Load Pandas dataframe to Snowflake

I’m trying to load a pandas dataframe to Snowflake and would love some help getting it to work. Here’s my class:

import logging
import pandas as pd
from airflow.providers.snowflake.hooks.snowflake import SnowflakeHook
from snowflake.connector.pandas_tools import pd_writer

LOG = logging.getLogger()
log: logging.log = logging.getLogger('airflow')

class Snowflake_dataframe:

    Reads and writes dataframes from Snowflake

    def __init__(self, snowflake_connection_id):
        hook = SnowflakeHook(snowflake_conn_id=snowflake_connection_id)
        self.connection = hook.get_conn()

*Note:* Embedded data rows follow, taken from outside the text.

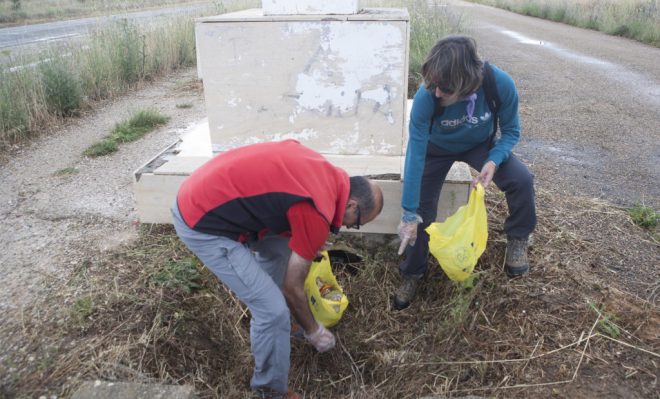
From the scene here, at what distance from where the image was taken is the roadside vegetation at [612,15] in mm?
13008

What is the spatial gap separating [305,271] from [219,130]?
2139mm

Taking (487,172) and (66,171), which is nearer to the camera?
(487,172)

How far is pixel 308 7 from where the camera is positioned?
385 cm

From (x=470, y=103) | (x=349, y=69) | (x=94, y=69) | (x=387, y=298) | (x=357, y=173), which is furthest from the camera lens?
(x=94, y=69)

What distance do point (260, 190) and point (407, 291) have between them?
155cm

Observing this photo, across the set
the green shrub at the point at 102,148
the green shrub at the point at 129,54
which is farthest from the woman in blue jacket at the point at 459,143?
the green shrub at the point at 129,54

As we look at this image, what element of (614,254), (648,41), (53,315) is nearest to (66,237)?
(53,315)

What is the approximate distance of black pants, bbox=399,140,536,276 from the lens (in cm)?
284

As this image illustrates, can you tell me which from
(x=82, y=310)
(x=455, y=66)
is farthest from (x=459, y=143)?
(x=82, y=310)

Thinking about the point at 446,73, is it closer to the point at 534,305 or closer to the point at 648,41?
the point at 534,305

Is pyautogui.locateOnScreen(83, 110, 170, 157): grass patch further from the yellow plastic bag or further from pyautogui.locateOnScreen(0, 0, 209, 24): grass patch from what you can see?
pyautogui.locateOnScreen(0, 0, 209, 24): grass patch

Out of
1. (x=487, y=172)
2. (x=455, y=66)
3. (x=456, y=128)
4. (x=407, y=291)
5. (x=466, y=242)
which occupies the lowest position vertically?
(x=407, y=291)

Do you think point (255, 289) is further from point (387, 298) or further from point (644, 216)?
point (644, 216)

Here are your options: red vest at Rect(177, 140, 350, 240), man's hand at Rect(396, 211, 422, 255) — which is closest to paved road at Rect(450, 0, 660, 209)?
man's hand at Rect(396, 211, 422, 255)
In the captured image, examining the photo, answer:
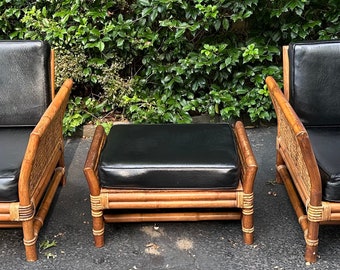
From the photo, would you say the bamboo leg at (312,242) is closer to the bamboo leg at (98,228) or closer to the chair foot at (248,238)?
the chair foot at (248,238)

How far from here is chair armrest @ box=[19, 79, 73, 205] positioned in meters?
2.26

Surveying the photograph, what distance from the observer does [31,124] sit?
2.87 m

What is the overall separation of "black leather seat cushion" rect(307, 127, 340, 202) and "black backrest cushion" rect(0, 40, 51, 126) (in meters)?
1.45

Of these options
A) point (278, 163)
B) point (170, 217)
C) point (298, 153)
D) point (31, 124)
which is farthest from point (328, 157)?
point (31, 124)

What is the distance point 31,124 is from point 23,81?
239 millimetres

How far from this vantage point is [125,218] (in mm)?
2551

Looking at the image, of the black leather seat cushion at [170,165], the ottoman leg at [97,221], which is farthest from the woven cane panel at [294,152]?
the ottoman leg at [97,221]

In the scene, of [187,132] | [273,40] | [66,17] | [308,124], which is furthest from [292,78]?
[66,17]

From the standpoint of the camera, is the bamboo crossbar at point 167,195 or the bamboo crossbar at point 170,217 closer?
the bamboo crossbar at point 167,195

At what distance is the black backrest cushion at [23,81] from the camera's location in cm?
282

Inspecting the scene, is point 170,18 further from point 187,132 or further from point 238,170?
point 238,170

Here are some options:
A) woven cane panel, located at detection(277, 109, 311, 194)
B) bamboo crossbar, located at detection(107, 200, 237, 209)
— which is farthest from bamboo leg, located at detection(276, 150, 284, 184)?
bamboo crossbar, located at detection(107, 200, 237, 209)

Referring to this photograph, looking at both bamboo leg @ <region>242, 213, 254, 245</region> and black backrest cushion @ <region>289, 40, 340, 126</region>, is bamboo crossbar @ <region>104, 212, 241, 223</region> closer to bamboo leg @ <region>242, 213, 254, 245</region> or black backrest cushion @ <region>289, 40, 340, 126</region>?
bamboo leg @ <region>242, 213, 254, 245</region>

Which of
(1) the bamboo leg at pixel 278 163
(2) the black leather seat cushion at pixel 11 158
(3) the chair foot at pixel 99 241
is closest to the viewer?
(2) the black leather seat cushion at pixel 11 158
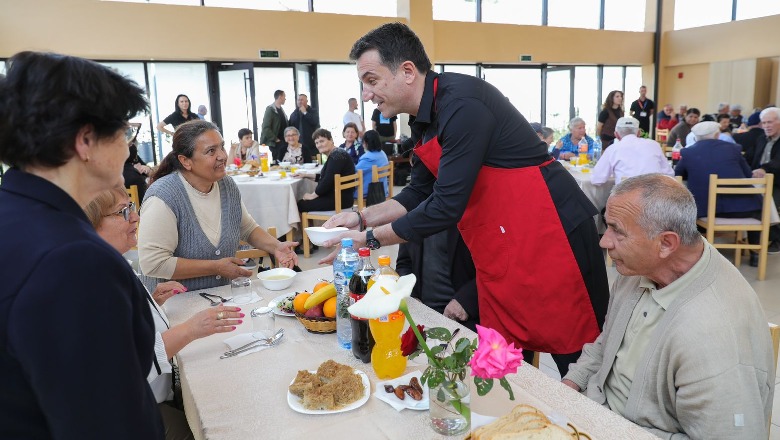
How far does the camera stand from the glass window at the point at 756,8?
12.8m

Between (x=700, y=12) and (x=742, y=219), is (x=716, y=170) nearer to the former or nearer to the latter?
(x=742, y=219)

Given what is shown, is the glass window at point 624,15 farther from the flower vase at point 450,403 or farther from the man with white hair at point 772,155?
the flower vase at point 450,403

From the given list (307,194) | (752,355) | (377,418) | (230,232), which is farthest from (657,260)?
(307,194)

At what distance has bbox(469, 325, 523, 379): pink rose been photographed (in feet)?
3.40

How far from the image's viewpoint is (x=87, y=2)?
8.45m

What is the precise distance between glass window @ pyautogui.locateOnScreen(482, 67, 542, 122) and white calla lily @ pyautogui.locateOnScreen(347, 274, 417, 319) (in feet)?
39.7

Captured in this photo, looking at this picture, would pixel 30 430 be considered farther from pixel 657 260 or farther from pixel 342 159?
pixel 342 159

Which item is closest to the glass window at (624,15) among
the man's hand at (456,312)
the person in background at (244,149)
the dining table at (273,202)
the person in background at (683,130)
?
the person in background at (683,130)

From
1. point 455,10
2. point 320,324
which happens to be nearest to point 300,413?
point 320,324

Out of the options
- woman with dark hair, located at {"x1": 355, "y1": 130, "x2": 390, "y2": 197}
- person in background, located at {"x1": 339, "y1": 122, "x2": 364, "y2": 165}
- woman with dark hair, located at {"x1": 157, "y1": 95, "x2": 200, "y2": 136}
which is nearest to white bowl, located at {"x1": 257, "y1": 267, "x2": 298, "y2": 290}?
woman with dark hair, located at {"x1": 355, "y1": 130, "x2": 390, "y2": 197}

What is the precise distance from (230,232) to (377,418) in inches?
59.0

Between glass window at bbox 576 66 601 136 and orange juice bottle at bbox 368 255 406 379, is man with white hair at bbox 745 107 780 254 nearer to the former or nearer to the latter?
orange juice bottle at bbox 368 255 406 379

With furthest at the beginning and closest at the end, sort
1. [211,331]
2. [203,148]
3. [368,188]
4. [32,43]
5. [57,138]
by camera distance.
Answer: [32,43]
[368,188]
[203,148]
[211,331]
[57,138]

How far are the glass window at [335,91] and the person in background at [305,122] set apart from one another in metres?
1.27
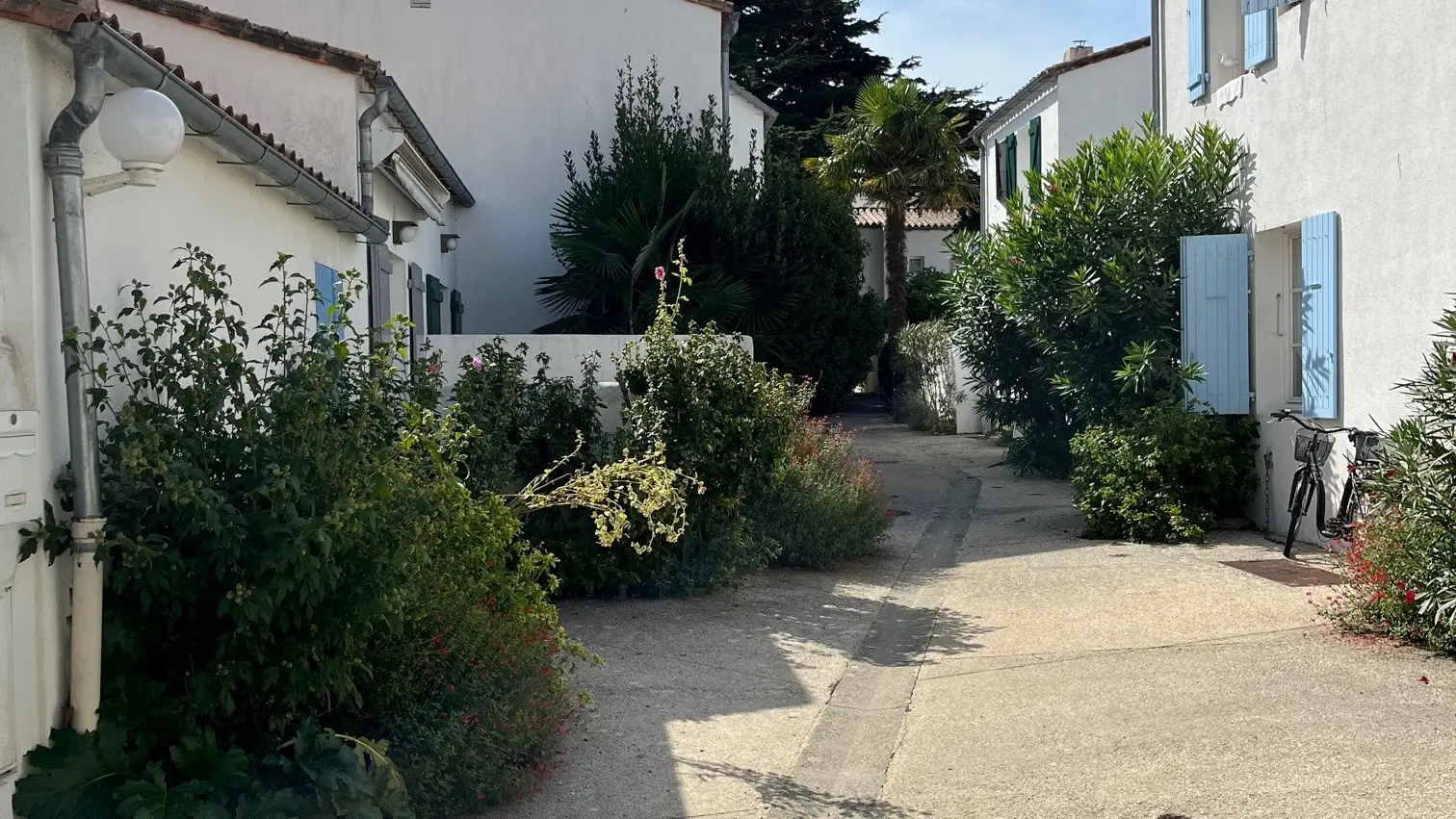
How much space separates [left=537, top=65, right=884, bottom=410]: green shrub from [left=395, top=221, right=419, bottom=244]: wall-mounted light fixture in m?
3.80

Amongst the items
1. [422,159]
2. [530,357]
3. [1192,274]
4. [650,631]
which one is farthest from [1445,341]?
[422,159]

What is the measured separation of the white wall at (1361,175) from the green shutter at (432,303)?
758 cm

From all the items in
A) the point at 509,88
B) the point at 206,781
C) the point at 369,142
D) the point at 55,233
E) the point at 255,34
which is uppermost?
the point at 509,88

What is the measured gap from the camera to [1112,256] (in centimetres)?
1118

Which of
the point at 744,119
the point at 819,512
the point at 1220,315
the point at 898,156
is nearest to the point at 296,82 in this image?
the point at 819,512

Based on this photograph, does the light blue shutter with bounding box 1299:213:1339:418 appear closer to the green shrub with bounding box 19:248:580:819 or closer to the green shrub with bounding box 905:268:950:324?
the green shrub with bounding box 19:248:580:819

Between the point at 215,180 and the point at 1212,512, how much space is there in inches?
309

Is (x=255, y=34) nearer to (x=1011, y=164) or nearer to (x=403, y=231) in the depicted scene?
(x=403, y=231)

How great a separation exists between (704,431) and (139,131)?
4.71 m

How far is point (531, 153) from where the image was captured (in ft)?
56.3

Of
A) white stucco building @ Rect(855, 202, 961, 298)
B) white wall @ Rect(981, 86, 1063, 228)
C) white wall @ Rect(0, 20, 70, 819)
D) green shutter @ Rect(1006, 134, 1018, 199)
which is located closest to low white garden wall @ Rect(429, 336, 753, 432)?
white wall @ Rect(0, 20, 70, 819)

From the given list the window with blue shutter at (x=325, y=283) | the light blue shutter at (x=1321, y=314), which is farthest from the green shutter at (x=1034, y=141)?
the window with blue shutter at (x=325, y=283)

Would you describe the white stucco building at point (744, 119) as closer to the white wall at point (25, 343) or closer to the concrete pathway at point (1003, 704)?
the concrete pathway at point (1003, 704)

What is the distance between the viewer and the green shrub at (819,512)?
933cm
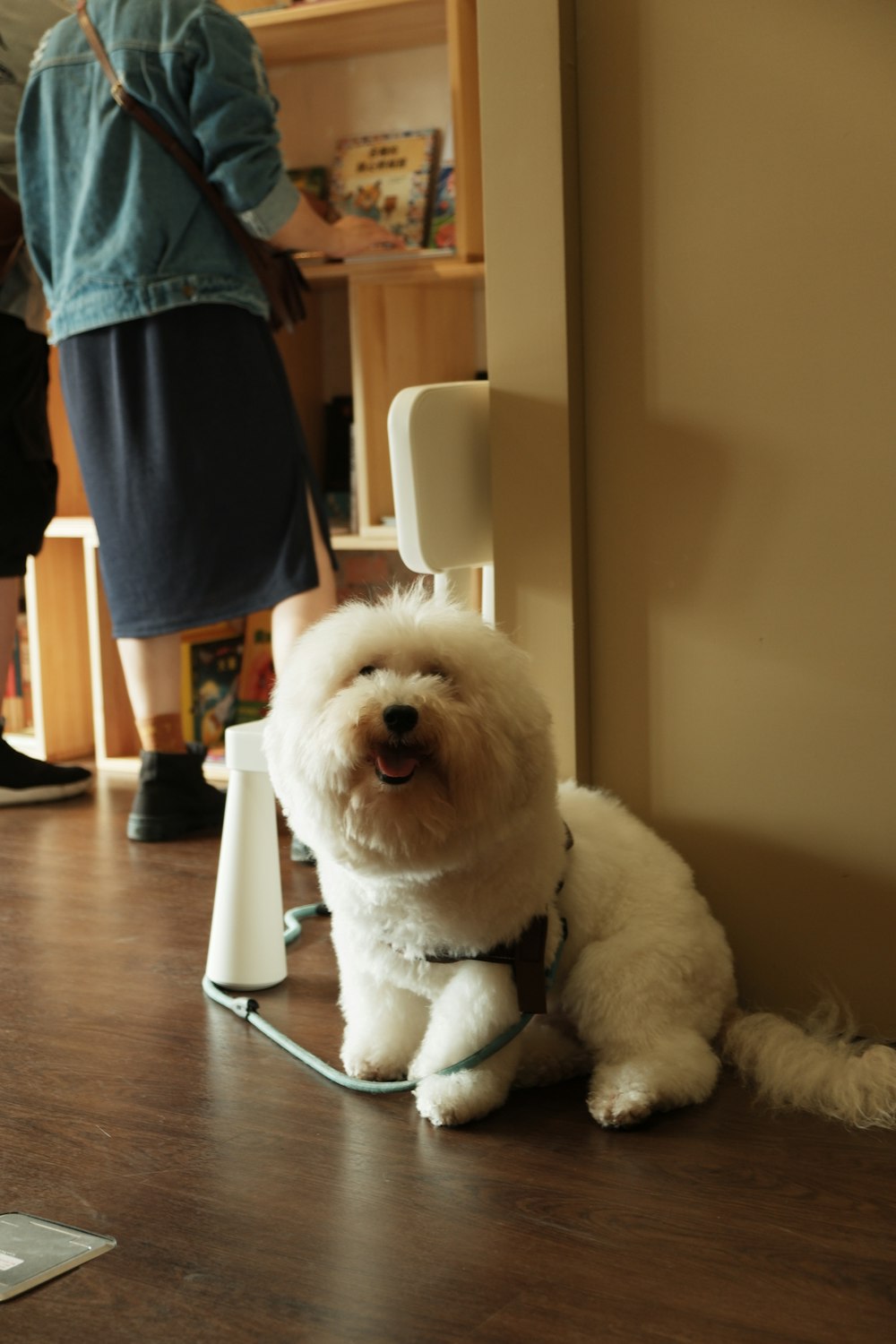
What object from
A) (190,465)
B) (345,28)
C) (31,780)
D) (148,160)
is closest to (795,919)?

    def get_dataframe(self, query):
        """Takes a query and returns a dataframe from snowflake
        Ex: `SHOW ROLES` or `SELECT * FROM my_table`

            query: The SQL query to run. Can be DCL or DML

            A dataframe with the query result

        df = pd.read_sql(query, self.connection)
        return df

    def write_dataframe(self, table_name, df, if_exists):
        """Write dataframes to Snowflake can be very slow for large data frames.
        This can be written and tested later


        df.to_sql(name=table_name, con=self.connection, if_exists=if_exists, index=False, method=pd_writer)

The error I’m getting is:

Traceback (most recent call last):
  File "/usr/local/lib/python3.9/site-packages/pandas/io/sql.py", line 2056, in execute
    cur.execute(*args, **kwargs)
  File "/home/astro/.local/lib/python3.9/site-packages/snowflake/connector/cursor.py", line 671, in execute
    query = command % processed_params
TypeError: not all arguments converted during string formatting

The above exception was the direct cause of the following exception:

Traceback (most recent call last):
  File "/usr/local/lib/python3.9/site-packages/airflow/operators/python.py", line 174, in execute
    return_value = self.execute_callable()
  File "/usr/local/lib/python3.9/site-packages/airflow/operators/python.py", line 188, in execute_callable
    return self.python_callable(*self.op_args, **self.op_kwargs)
  File "/usr/local/airflow/dags/metadata/snowflake_information_schema.py", line 94, in get_and_write_columns
    SD.write_dataframe(table_name=SNOWFLAKE_TABLE, df=df, if_exists='append')
  File "/usr/local/airflow/include/snowflake/query.py", line 51, in write_dataframe
    df.to_sql(name=table_name, con=self.connection, if_exists=if_exists, index=False)
  File "/usr/local/lib/python3.9/site-packages/pandas/core/generic.py", line 2872, in to_sql
  File "/usr/local/lib/python3.9/site-packages/pandas/io/sql.py", line 717, in to_sql
  File "/usr/local/lib/python3.9/site-packages/pandas/io/sql.py", line 2225, in to_sql
  File "/usr/local/lib/python3.9/site-packages/pandas/io/sql.py", line 856, in create
    if self.exists():
  File "/usr/local/lib/python3.9/site-packages/pandas/io/sql.py", line 840, in exists
    return self.pd_sql.has_table(self.name, self.schema)
  File "/usr/local/lib/python3.9/site-packages/pandas/io/sql.py", line 2236, in has_table
    return len(self.execute(query, [name]).fetchall()) > 0
  File "/usr/local/lib/python3.9/site-packages/pandas/io/sql.py", line 2068, in execute
    raise ex from exc
pandas.io.sql.DatabaseError: Execution failed on sql 'SELECT name FROM sqlite_master WHERE type='table' AND name=?;': not all arguments converted during string formatting

I’d love help troubleshooting this OR your code that will efficiently load a pandas dataframe to Snowflake in an Airflow job. I’d like to be able to just do df.to_sql in a python_callable.. It’s laborious in all cases to separate the tasks for manipulating and loading the data into separate tasks for some of my use cases.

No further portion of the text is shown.